Ernest Borgnine. Instant name recognition. Instant face recognition. Like that, you could point him out in a lineup of gruff, balloon-bellied guys with a gap between their front teeth wide enough to sail the S.S. Poseidon through. Those teeth make a heck of a smile, unmistakable, downright iconic. Huge, enveloping, really goofy.

Excited, I tell co-workers I’m interviewing Borgnine, and instead of fond memories of “The Poseidon Adventure,” “The Wild Bunch” or “The Dirty Dozen,” I get reflexive chuckles and the callous but pardonable question “He’s still alive?”

This isn’t surprising. I admit, much of why I accepted the invitation to talk to the jolly actor, who’s plumping the “McHale’s Navy” DVDs, is because of his undimmed camp appeal.

A granddaddy of Hollywood character actors, Borgnine’s living ghost has never left the building. It’s hung around long enough to become legend, and legend too easily in these sniggeringly ironic times becomes a target of fun and fodder for parody.

He wasn’t asked to play himself on “The Simpsons” for his brilliant acting, but for the fumes of notoriety, the knowing wink of familiarity, for both the good films (“From Here to Eternity,” “Johnny Guitar”) and the dreadful (“Real Men Don’t Eat Gummi Bears”).

To be blunt: He was on the cartoon because the very idea of Ernest Borgnine  is funny.

How did this happen? How does a distinguished, Oscar-winning artist (for his touching performance in 1955’s “Marty”) go from movie star to free-floating punch line? What makes Ernie funny?

Derision isn’t at issue. Pop culture is not making fun of or diminishing Borgnine’s career and persona. He and I talk about this. I remind him that his unconventional looks – the pudge, the buggy eyes, that insouciant gap – and his steadfast refusal to stop working make him ripe for burlesque.

“Let ’em have fun,” says the happy, hale actor. “Keeps you in mind, doesn’t it?”

He roars. The oncoming earthquake is equal parts Santa Claus and Walter Huston in “The Treasure of the Sierra Madre.”
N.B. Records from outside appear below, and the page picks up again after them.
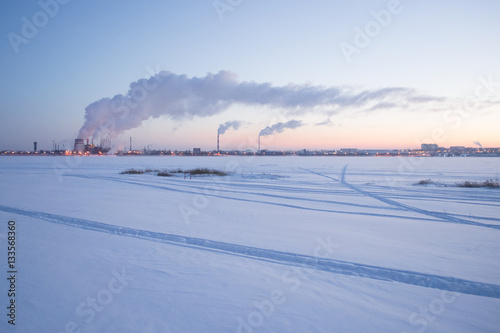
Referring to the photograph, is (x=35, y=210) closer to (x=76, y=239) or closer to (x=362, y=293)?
(x=76, y=239)

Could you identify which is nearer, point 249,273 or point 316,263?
point 249,273

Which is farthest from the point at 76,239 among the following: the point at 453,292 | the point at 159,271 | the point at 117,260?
the point at 453,292

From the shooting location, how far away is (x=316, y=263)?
507 centimetres

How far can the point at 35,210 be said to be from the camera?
8.98 meters

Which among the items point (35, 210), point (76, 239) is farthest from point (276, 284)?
point (35, 210)

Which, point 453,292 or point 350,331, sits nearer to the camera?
point 350,331

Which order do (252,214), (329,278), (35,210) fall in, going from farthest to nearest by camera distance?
(252,214) → (35,210) → (329,278)

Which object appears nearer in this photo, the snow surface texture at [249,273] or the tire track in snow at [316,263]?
the snow surface texture at [249,273]

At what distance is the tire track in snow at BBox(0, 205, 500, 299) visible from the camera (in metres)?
4.29

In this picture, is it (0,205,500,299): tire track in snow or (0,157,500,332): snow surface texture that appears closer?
(0,157,500,332): snow surface texture

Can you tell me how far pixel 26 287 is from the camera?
395 cm

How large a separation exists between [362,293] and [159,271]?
3.19 m

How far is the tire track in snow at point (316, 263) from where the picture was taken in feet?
14.1

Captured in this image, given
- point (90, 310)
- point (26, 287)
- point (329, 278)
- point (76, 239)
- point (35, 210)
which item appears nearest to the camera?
point (90, 310)
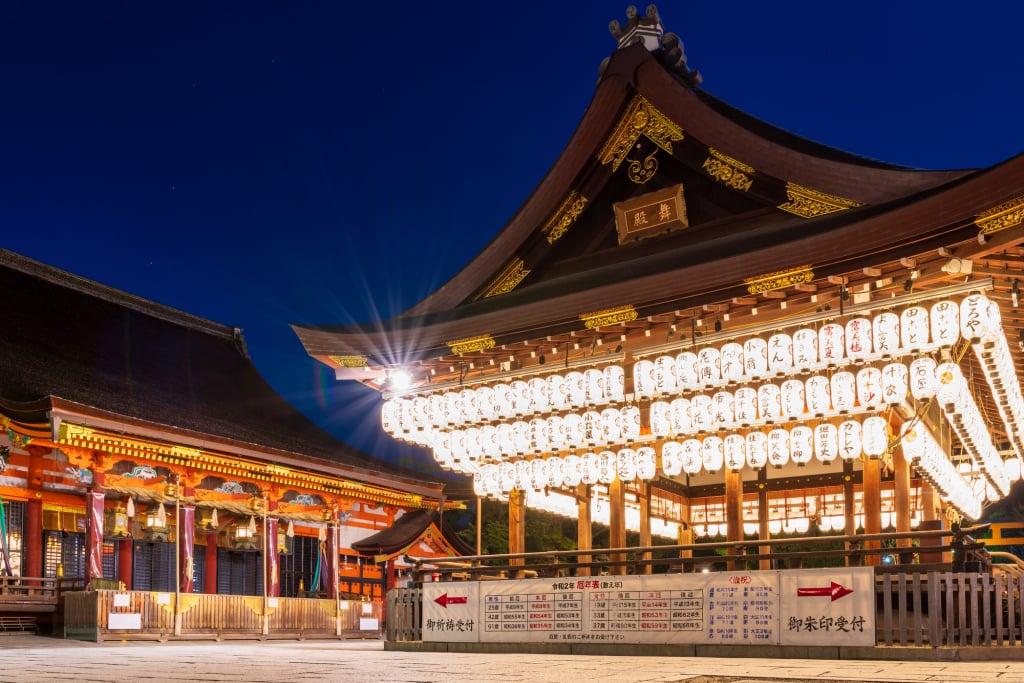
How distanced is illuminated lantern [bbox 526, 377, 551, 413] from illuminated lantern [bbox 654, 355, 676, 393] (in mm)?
2013

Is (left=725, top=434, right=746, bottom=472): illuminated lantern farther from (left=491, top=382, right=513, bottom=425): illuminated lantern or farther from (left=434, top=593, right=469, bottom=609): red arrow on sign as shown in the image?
(left=434, top=593, right=469, bottom=609): red arrow on sign

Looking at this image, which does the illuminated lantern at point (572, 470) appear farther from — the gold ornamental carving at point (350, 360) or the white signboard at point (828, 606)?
the white signboard at point (828, 606)

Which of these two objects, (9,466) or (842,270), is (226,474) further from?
(842,270)

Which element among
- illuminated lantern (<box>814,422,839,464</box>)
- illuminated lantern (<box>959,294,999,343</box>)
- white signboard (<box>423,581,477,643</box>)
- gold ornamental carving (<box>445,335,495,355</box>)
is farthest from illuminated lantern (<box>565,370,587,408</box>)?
illuminated lantern (<box>959,294,999,343</box>)

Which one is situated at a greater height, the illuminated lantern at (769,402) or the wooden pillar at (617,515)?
the illuminated lantern at (769,402)

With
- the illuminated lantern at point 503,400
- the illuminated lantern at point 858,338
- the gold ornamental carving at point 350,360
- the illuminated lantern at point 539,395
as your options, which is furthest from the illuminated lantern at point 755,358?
the gold ornamental carving at point 350,360

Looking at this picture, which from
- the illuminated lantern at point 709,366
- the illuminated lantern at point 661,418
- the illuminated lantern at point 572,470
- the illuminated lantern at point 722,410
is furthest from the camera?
the illuminated lantern at point 572,470

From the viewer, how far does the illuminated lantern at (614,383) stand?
15062 mm

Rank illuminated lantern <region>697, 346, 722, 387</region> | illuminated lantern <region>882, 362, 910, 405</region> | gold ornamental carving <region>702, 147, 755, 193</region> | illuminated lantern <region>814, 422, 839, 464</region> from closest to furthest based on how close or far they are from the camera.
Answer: illuminated lantern <region>882, 362, 910, 405</region>
illuminated lantern <region>814, 422, 839, 464</region>
illuminated lantern <region>697, 346, 722, 387</region>
gold ornamental carving <region>702, 147, 755, 193</region>

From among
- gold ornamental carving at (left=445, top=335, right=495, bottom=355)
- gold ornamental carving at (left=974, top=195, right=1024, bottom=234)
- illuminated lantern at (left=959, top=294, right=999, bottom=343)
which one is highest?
gold ornamental carving at (left=974, top=195, right=1024, bottom=234)

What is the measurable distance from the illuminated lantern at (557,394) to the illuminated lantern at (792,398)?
356cm

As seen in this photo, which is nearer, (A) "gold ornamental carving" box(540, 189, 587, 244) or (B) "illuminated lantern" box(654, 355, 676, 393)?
(B) "illuminated lantern" box(654, 355, 676, 393)

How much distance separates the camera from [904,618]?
35.3ft

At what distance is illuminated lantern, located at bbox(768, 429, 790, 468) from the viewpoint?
14.1m
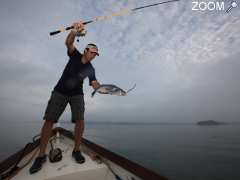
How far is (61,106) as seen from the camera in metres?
3.24

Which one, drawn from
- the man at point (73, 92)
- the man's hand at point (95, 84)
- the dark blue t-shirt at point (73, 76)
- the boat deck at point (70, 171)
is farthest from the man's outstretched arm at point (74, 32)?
the boat deck at point (70, 171)

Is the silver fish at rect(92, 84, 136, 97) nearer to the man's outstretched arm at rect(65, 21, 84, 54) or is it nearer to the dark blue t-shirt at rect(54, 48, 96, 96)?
the dark blue t-shirt at rect(54, 48, 96, 96)

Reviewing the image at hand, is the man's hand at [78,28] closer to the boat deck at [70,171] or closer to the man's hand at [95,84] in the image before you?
the man's hand at [95,84]

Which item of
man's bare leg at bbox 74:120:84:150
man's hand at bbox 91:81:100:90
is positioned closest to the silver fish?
man's hand at bbox 91:81:100:90

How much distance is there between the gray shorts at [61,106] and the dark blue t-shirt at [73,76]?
0.34ft

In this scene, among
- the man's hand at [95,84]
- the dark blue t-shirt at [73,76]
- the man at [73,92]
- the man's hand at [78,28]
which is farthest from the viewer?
the man's hand at [95,84]

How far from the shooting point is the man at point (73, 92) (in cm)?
311

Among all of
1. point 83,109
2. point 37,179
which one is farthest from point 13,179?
point 83,109

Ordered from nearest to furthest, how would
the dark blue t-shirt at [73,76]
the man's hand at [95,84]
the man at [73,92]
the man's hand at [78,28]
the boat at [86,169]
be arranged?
1. the boat at [86,169]
2. the man's hand at [78,28]
3. the man at [73,92]
4. the dark blue t-shirt at [73,76]
5. the man's hand at [95,84]

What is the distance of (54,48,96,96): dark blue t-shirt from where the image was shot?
3.26 meters

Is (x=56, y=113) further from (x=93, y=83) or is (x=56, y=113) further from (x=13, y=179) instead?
(x=13, y=179)

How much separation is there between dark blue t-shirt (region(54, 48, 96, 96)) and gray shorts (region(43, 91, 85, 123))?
0.10 meters

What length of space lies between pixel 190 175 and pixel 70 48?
19943 mm

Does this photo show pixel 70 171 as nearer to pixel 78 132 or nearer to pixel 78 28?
pixel 78 132
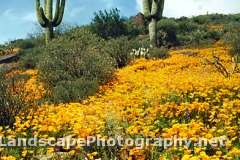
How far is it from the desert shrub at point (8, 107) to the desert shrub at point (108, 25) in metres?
19.2

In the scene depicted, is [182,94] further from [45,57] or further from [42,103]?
[45,57]

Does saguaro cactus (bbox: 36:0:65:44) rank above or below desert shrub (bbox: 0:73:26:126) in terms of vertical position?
above

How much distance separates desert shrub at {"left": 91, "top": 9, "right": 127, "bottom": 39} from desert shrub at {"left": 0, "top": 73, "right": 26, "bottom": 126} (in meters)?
19.2

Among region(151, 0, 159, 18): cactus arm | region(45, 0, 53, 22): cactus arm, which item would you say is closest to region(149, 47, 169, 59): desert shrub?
region(151, 0, 159, 18): cactus arm

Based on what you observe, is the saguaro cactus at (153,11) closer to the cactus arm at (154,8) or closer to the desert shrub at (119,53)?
the cactus arm at (154,8)

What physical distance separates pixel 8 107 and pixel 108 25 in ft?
65.8

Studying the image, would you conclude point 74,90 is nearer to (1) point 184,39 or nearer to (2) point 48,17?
Answer: (2) point 48,17

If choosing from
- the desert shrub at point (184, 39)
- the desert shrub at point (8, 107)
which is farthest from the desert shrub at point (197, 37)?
the desert shrub at point (8, 107)

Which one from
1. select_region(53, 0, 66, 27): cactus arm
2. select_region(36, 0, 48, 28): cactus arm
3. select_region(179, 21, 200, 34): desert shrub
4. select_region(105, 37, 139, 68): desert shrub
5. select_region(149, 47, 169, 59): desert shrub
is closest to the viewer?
select_region(105, 37, 139, 68): desert shrub

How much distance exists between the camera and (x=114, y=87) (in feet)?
40.3

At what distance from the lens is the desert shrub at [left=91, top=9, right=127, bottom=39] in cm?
2945

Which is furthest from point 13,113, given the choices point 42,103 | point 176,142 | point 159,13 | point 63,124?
point 159,13

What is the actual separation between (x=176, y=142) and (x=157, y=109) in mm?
2335

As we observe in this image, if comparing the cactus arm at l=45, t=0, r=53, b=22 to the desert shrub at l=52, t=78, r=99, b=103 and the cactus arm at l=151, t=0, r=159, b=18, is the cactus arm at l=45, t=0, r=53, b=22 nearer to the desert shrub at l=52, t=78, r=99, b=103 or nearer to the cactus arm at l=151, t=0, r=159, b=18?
the cactus arm at l=151, t=0, r=159, b=18
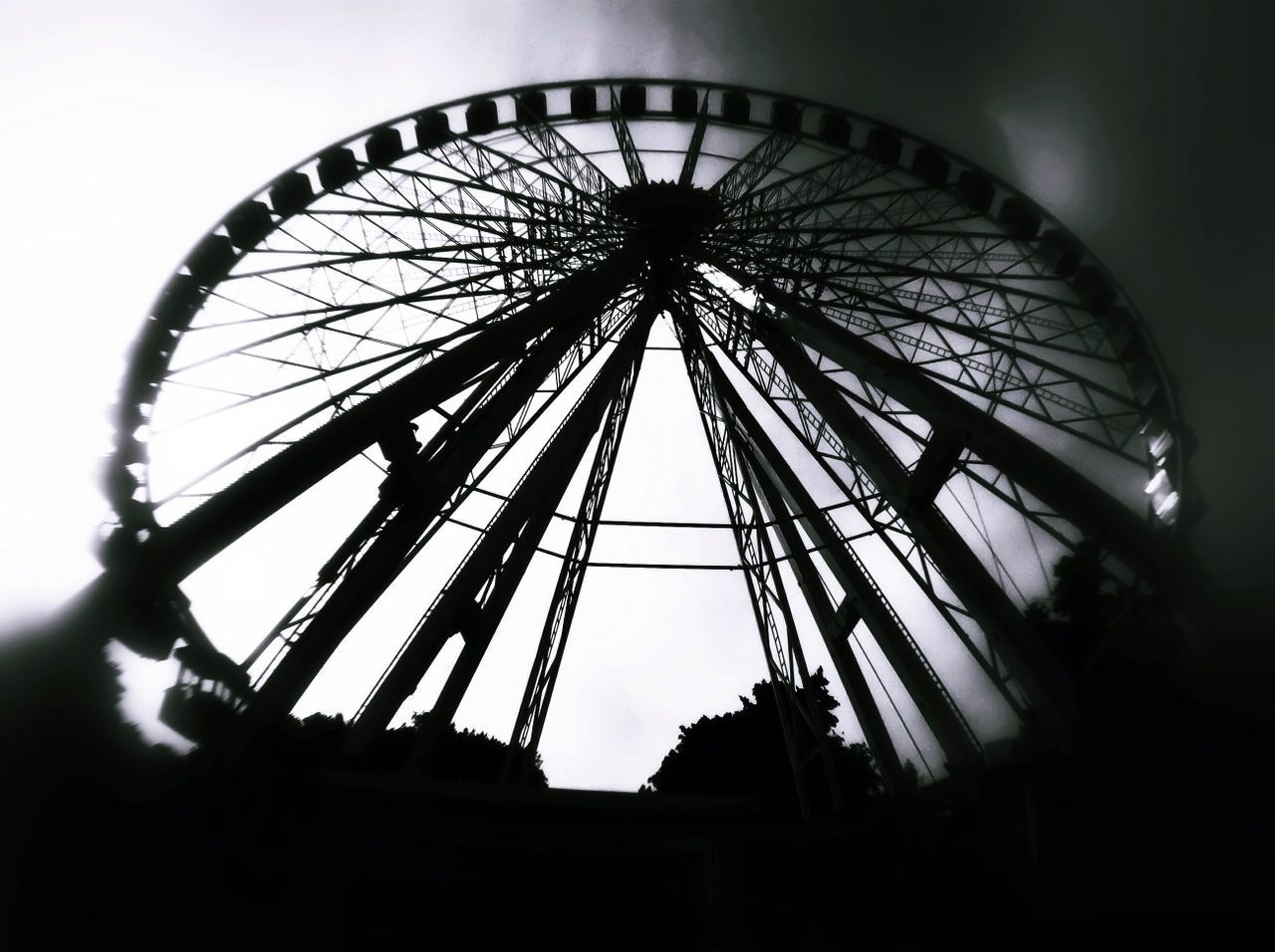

We adore our camp figures even more, it appears, than the sparkling immortals whose careers never seem to dip or dive, holding steady and respectable. The campy ones are imperfect, more human, and we relate. They add an unexpected dimension to celebrity watching: fun without malice.

Still, we can be mean. We are a cynical public and our searching appraisals are often made through a scrim of hopeful schadenfreude. While some camp-ready stars are vectors of their own free-falls into risible self-caricature – Joan Crawford, Ozzy Osbourne, Tammy Faye Bakker, the two Coreys – others, like Borgnine, William Shatner and Shelley Winters merely got old yet kept going, a Hollywood sin.

Showbiz Law No. 152: If you ever appeared on “The Love Boat,” you will never be taken as seriously as you were before. (Borgnine rode the Love Boat in the early ’80s. Did “The Poseidon Adventure” teach him nothing about the perils of nautical voyage?)

But Borgnine, mysteriously, has claimed a place in our hearts, like a big fuzzy teddy bear, all smiles and elbow nudges. As critic David Thomson notes, at a point in his career Borgnine made the “transition from actor to inexplicable celebrity.”

Borgnine’s one of the good ones. We know this because he probably could not pull off a reality show. He is far from the Anna Nicole abyss. He is not a loser. He still says things like “Holy mackerel!”

Is his tirelessness, his urge to crank out smaller movies and sell DVDs on cable, really such a crime? 

“I just like to work too much. That’s my problem,” Borgnine  says. “I’d do anything, I don’t care. I even do (the voice of Mermaid Man on) ‘SpongeBob SquarePants,’ for heaven sakes!”

He laughs that crazy laugh. When it recedes like a passing jet, he says, “I tell you, it pays.”

You do what you have to do. What you want to do. Retired athletes pitch deodorant and life insurance. Suzanne Sommers and Chuck Norris peddle exercise regimes. Borgnine makes movies. He never stopped.

“No regrets whatsoever,” he says.

Stumped, I tell him he sounds like the happiest man in the world.

“I AM the happiest man in the world,” he says. “Why shouldn’t I be? I’m recognized throughout the world. I’ve got my health. The good Lord loves me. I got a good wife. Gee whillikers, I’m sitting on top of the world!”

And then Ernest Borgnine laughs and laughs and laughs.